Aim of the exercise | Recast the listing below as a numbered list, leaving out every blank line.

++++ Given data

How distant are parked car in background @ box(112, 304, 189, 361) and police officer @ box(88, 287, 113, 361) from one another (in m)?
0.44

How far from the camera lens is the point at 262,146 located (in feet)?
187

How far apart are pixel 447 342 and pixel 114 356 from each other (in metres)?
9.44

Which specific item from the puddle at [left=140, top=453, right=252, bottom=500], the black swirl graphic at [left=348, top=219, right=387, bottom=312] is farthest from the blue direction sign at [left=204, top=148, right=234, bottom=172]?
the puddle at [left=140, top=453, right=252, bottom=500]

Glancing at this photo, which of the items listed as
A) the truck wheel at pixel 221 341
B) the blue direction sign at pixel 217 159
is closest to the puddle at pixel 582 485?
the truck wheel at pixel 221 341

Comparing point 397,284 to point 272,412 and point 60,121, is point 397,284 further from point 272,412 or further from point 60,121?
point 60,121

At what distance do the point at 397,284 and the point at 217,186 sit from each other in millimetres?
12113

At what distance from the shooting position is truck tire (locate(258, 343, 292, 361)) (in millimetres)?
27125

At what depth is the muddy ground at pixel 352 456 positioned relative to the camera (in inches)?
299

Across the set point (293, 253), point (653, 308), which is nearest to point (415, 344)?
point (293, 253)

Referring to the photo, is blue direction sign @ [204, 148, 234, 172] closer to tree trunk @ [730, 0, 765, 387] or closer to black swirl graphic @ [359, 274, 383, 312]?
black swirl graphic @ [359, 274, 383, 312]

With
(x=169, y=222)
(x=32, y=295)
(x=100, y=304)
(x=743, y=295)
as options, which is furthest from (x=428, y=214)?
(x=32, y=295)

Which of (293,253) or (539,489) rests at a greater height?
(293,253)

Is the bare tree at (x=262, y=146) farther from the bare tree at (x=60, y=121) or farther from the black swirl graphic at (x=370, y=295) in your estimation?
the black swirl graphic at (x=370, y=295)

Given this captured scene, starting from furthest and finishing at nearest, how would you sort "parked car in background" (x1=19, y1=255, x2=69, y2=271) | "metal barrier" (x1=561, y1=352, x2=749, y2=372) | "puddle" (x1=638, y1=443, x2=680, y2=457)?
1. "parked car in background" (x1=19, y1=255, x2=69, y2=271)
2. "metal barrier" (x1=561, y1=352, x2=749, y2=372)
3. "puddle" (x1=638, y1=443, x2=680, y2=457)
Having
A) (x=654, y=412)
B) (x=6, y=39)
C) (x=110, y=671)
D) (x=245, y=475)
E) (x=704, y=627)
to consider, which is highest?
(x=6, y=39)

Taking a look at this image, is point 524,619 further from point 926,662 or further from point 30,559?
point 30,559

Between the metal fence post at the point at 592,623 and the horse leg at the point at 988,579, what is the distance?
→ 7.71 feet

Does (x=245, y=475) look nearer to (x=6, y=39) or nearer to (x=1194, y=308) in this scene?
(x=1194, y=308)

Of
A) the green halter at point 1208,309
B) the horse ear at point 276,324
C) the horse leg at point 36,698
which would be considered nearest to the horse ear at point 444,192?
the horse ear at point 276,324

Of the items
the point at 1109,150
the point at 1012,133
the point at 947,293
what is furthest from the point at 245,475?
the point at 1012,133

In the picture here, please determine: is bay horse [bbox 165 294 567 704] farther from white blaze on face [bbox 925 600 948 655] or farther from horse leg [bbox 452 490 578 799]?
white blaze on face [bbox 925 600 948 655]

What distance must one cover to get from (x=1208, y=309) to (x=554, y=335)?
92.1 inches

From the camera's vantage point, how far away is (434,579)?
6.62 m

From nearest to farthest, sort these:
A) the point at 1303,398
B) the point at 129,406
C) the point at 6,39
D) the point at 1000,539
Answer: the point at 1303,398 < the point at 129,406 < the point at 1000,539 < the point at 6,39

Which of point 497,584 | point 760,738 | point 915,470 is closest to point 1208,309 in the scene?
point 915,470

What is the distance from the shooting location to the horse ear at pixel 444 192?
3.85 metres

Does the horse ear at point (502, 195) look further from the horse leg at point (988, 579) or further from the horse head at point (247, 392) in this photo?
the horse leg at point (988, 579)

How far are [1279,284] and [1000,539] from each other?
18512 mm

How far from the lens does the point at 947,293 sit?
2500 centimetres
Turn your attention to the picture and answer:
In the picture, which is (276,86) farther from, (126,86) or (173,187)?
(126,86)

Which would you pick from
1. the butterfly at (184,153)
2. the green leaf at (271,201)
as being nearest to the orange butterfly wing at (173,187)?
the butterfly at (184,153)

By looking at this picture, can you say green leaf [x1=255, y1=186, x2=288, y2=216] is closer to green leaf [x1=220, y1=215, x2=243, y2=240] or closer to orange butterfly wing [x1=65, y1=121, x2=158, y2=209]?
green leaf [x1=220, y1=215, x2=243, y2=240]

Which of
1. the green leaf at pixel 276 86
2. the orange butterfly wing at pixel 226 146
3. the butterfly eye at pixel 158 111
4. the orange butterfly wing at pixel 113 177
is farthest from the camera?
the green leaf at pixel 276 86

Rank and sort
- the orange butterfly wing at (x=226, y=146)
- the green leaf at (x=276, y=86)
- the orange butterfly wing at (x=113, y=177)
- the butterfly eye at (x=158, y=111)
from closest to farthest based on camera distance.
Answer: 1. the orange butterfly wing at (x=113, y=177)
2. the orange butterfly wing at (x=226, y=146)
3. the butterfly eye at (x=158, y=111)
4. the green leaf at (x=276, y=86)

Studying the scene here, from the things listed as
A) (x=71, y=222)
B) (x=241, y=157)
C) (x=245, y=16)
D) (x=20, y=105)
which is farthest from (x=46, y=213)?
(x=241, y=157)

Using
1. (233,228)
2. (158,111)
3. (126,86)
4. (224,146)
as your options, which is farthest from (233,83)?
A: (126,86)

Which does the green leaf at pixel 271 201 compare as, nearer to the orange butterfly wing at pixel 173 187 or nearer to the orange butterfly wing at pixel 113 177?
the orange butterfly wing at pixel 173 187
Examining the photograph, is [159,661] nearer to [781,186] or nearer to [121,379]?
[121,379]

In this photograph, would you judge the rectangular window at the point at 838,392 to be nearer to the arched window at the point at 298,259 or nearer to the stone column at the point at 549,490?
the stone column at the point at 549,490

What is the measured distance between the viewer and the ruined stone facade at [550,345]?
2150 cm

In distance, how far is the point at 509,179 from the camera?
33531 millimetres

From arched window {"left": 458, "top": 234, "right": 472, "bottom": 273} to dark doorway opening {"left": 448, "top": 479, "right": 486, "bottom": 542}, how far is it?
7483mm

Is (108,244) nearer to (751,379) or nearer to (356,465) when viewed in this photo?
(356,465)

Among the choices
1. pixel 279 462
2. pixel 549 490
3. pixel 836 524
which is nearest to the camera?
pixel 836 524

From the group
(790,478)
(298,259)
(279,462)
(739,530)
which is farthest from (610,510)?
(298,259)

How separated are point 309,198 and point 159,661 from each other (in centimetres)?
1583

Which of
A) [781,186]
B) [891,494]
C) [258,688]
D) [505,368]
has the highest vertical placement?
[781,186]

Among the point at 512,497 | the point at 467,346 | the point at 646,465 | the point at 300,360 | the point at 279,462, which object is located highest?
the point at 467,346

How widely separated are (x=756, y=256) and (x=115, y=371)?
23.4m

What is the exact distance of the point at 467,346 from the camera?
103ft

++++++++

Answer in full |
1. How distant are parked car in background @ box(112, 304, 189, 361) and police officer @ box(88, 287, 113, 361) from one another (in m)?
2. 0.44
3. How far from the camera lens is the point at 262,146 located (in feet)?
4. 187
5. How far apart are pixel 447 342 and pixel 114 356 from each other (in metres)?
6. 9.44
7. Which specific item from the puddle at [left=140, top=453, right=252, bottom=500], the black swirl graphic at [left=348, top=219, right=387, bottom=312] is farthest from the blue direction sign at [left=204, top=148, right=234, bottom=172]?
8. the puddle at [left=140, top=453, right=252, bottom=500]
9. Glancing at this photo, which of the items listed as
10. A) the truck wheel at pixel 221 341
11. B) the blue direction sign at pixel 217 159
12. is closest to the puddle at pixel 582 485?
13. the truck wheel at pixel 221 341
14. Comparing point 397,284 to point 272,412 and point 60,121, is point 397,284 further from point 272,412 or further from point 60,121?
15. point 60,121
16. At what distance do the point at 397,284 and the point at 217,186 sit from each other in millimetres?
17. 12113
18. At what distance from the shooting position is truck tire (locate(258, 343, 292, 361)) (in millimetres)?
19. 27125
20. At what depth is the muddy ground at pixel 352 456 positioned relative to the camera (in inches)?
21. 299
22. Across the set point (293, 253), point (653, 308), which is nearest to point (415, 344)?
23. point (293, 253)
24. Referring to the photo, is blue direction sign @ [204, 148, 234, 172] closer to tree trunk @ [730, 0, 765, 387] or closer to black swirl graphic @ [359, 274, 383, 312]?
25. black swirl graphic @ [359, 274, 383, 312]
26. With
27. (x=169, y=222)
28. (x=32, y=295)
29. (x=100, y=304)
30. (x=743, y=295)
31. as options, which is furthest from (x=428, y=214)?
32. (x=32, y=295)
33. Which of (293,253) or (539,489) rests at a greater height?
34. (293,253)
35. Is the bare tree at (x=262, y=146) farther from the bare tree at (x=60, y=121) or farther from the black swirl graphic at (x=370, y=295) in your estimation?
36. the black swirl graphic at (x=370, y=295)
37. Given this captured scene, starting from furthest and finishing at nearest, how would you sort "parked car in background" (x1=19, y1=255, x2=69, y2=271) | "metal barrier" (x1=561, y1=352, x2=749, y2=372) | "puddle" (x1=638, y1=443, x2=680, y2=457)?
38. 1. "parked car in background" (x1=19, y1=255, x2=69, y2=271)
39. 2. "metal barrier" (x1=561, y1=352, x2=749, y2=372)
40. 3. "puddle" (x1=638, y1=443, x2=680, y2=457)
41. Having
42. A) (x=654, y=412)
43. B) (x=6, y=39)
44. C) (x=110, y=671)
45. D) (x=245, y=475)
46. E) (x=704, y=627)
47. to consider, which is highest?
48. (x=6, y=39)
49. Taking a look at this image, is point 524,619 further from point 926,662 or further from point 30,559?
50. point 30,559
51. Between the metal fence post at the point at 592,623 and the horse leg at the point at 988,579, what is the distance?
52. → 7.71 feet
53. Does (x=245, y=475) look nearer to (x=6, y=39) or nearer to (x=1194, y=308) in this scene?
54. (x=1194, y=308)
55. Of
56. A) the green halter at point 1208,309
57. B) the horse ear at point 276,324
58. C) the horse leg at point 36,698
59. which would be considered nearest to the horse ear at point 444,192?
60. the horse ear at point 276,324
61. Of the items
62. the point at 1109,150
63. the point at 1012,133
64. the point at 947,293
65. what is furthest from the point at 245,475?
66. the point at 1012,133
67. In the picture here, please determine: is bay horse [bbox 165 294 567 704] farther from white blaze on face [bbox 925 600 948 655] or farther from horse leg [bbox 452 490 578 799]?
68. white blaze on face [bbox 925 600 948 655]
69. What distance must one cover to get from (x=1208, y=309) to (x=554, y=335)?
70. 92.1 inches
71. From the camera's vantage point, how far away is (434,579)?
72. 6.62 m
73. From nearest to farthest, sort these:
74. A) the point at 1303,398
75. B) the point at 129,406
76. C) the point at 6,39
77. D) the point at 1000,539
78. Answer: the point at 1303,398 < the point at 129,406 < the point at 1000,539 < the point at 6,39
79. Which of point 497,584 | point 760,738 | point 915,470 is closest to point 1208,309 in the scene?
80. point 915,470
81. What is the distance from the shooting location to the horse ear at pixel 444 192?
82. 3.85 metres
83. Does the horse ear at point (502, 195) look further from the horse leg at point (988, 579) or further from the horse head at point (247, 392) in this photo?
84. the horse leg at point (988, 579)
85. How far are [1279,284] and [1000,539] from each other?
86. 18512 mm
87. How far from the lens does the point at 947,293 sit?
88. 2500 centimetres
89. Turn your attention to the picture and answer:
90. In the picture, which is (276,86) farther from, (126,86) or (173,187)?
91. (126,86)
92. Which would you pick from
93. 1. the butterfly at (184,153)
94. 2. the green leaf at (271,201)
95. as being nearest to the orange butterfly wing at (173,187)?
96. the butterfly at (184,153)
97. By looking at this picture, can you say green leaf [x1=255, y1=186, x2=288, y2=216] is closer to green leaf [x1=220, y1=215, x2=243, y2=240] or closer to orange butterfly wing [x1=65, y1=121, x2=158, y2=209]?
98. green leaf [x1=220, y1=215, x2=243, y2=240]
99. Which of
100. 1. the green leaf at pixel 276 86
101. 2. the orange butterfly wing at pixel 226 146
102. 3. the butterfly eye at pixel 158 111
103. 4. the orange butterfly wing at pixel 113 177
104. is farthest from the camera?
105. the green leaf at pixel 276 86
106. Rank and sort
107. - the orange butterfly wing at (x=226, y=146)
108. - the green leaf at (x=276, y=86)
109. - the orange butterfly wing at (x=113, y=177)
110. - the butterfly eye at (x=158, y=111)
111. from closest to farthest based on camera distance.
112. Answer: 1. the orange butterfly wing at (x=113, y=177)
113. 2. the orange butterfly wing at (x=226, y=146)
114. 3. the butterfly eye at (x=158, y=111)
115. 4. the green leaf at (x=276, y=86)
116. Studying the scene here, from the things listed as
117. A) (x=71, y=222)
118. B) (x=241, y=157)
119. C) (x=245, y=16)
120. D) (x=20, y=105)
121. which is farthest from (x=46, y=213)?
122. (x=241, y=157)
123. Using
124. 1. (233,228)
125. 2. (158,111)
126. 3. (126,86)
127. 4. (224,146)
128. as your options, which is farthest from (233,83)?
129. A: (126,86)
130. Which does the green leaf at pixel 271 201 compare as, nearer to the orange butterfly wing at pixel 173 187 or nearer to the orange butterfly wing at pixel 113 177?
131. the orange butterfly wing at pixel 173 187
132. Examining the photograph, is [159,661] nearer to [781,186] or nearer to [121,379]?
133. [121,379]
134. In this photograph, would you judge the rectangular window at the point at 838,392 to be nearer to the arched window at the point at 298,259 or nearer to the stone column at the point at 549,490?
135. the stone column at the point at 549,490
136. What is the measured distance between the viewer and the ruined stone facade at [550,345]?
137. 2150 cm
138. In distance, how far is the point at 509,179 from the camera?
139. 33531 millimetres
140. From arched window {"left": 458, "top": 234, "right": 472, "bottom": 273} to dark doorway opening {"left": 448, "top": 479, "right": 486, "bottom": 542}, how far is it?
141. 7483mm
142. Is (108,244) nearer to (751,379) or nearer to (356,465) when viewed in this photo?
143. (356,465)
144. Among the choices
145. 1. pixel 279 462
146. 2. pixel 549 490
147. 3. pixel 836 524
148. which is nearest to the camera?
149. pixel 836 524
150. From the group
151. (790,478)
152. (298,259)
153. (279,462)
154. (739,530)
155. which is farthest from (610,510)?
156. (298,259)
157. How separated are point 309,198 and point 159,661 from each other (in centimetres)?
158. 1583
159. Which of
160. A) [781,186]
161. B) [891,494]
162. C) [258,688]
163. D) [505,368]
164. has the highest vertical placement?
165. [781,186]
166. Among the point at 512,497 | the point at 467,346 | the point at 646,465 | the point at 300,360 | the point at 279,462, which object is located highest?
167. the point at 467,346
168. How widely separated are (x=756, y=256) and (x=115, y=371)?
169. 23.4m
170. What is the exact distance of the point at 467,346 from the camera?
171. 103ft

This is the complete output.